Craige Roberts
ProfessorMy main areas of specialization within linguistics are formal semantics and pragmatics. Within these fields, my principal research interests are:
• anaphora, definiteness, and specificity
• how to formally model the role of context in interpretation: presupposition and projective meaning, focus, implicature, perspective, and domain restriction; the role of the Question Under Discussion in interpretation.

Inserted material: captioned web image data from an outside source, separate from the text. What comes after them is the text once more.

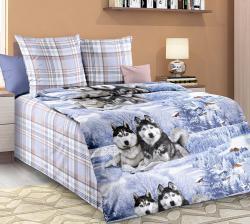 Купить постельное белье из бязи «Хаски вид 1» (1.5 спальное)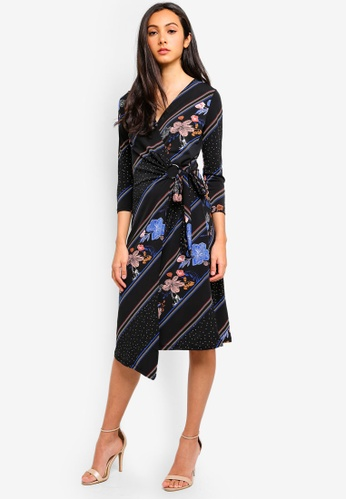 18365baca7cc0 Buy WAREHOUSE Savannah Print Wrap Midi Dress Online on ZALORA Singapore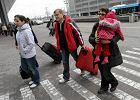 Emigranci: po co nam taka Polska? Nie wracamy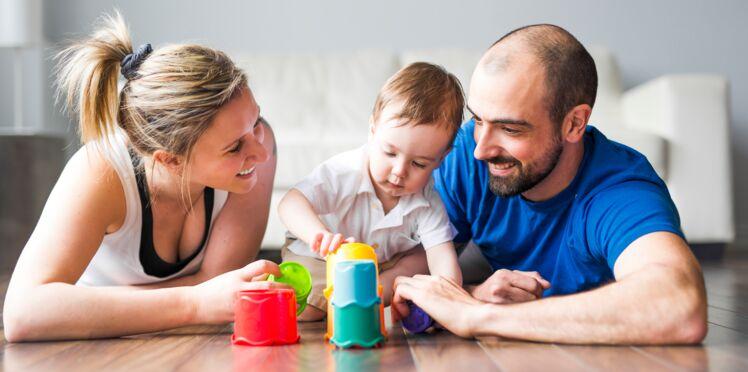 Surstimulation : quand les parents en font trop avec leur enfant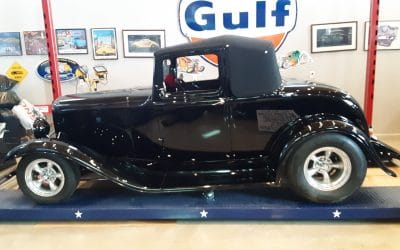 Space 15:  1932 Ford Sport Coupe – $88,000 OBRO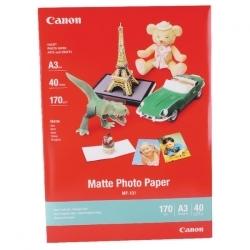 CANON MP-101 A3 40 db-os matt fotópapír (7981A008)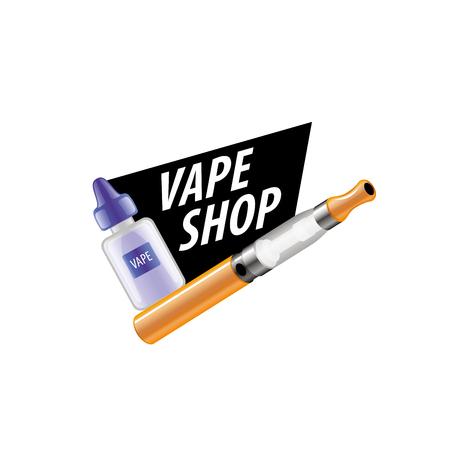 phial: electronic cigarette. Vector illustration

• the semantics and pragmatics of modality, mood, tense, and aspect
As a student I studied formal semantics under Barbara H. Partee at the University of Massachusetts at Amherst. I then held a postdoctoral fellowship at the Center for the Study of Language and Information at Stanford, where I was exposed to interdisciplinary work on pragmatics in the tradition of Paul Grice, and work on Planning Theory in AI. Since then I have been on the faculty of the Department of Linguistics at The Ohio State University, where I am also an adjunct Professor in Philosophy. My work on pragmatics is driven by the conviction that in this realm the best work will result from interdisciplinary work, and this has resulted in a extended dialogue with colleagues in computer science, logic, philosophy, and psychology. For over a decade, I have been involved in an interdisciplinary Pragmatics Initiative (www.pragmatics.osu.edu), involving not only scholars and graduate students from the relevant disciplines at OSU, but also other scholars from the U.S. and Europe. Recently I've been collaborating with David Beaver, Mandy Simons, and Judith Tonhauser, with support from the U.S. National Science Foundation, to study Projective Meanings: presupposition, conventional implicature, and other non-assertoric aspects of utterance meaning. I’m working on a monograph on Reference in Context.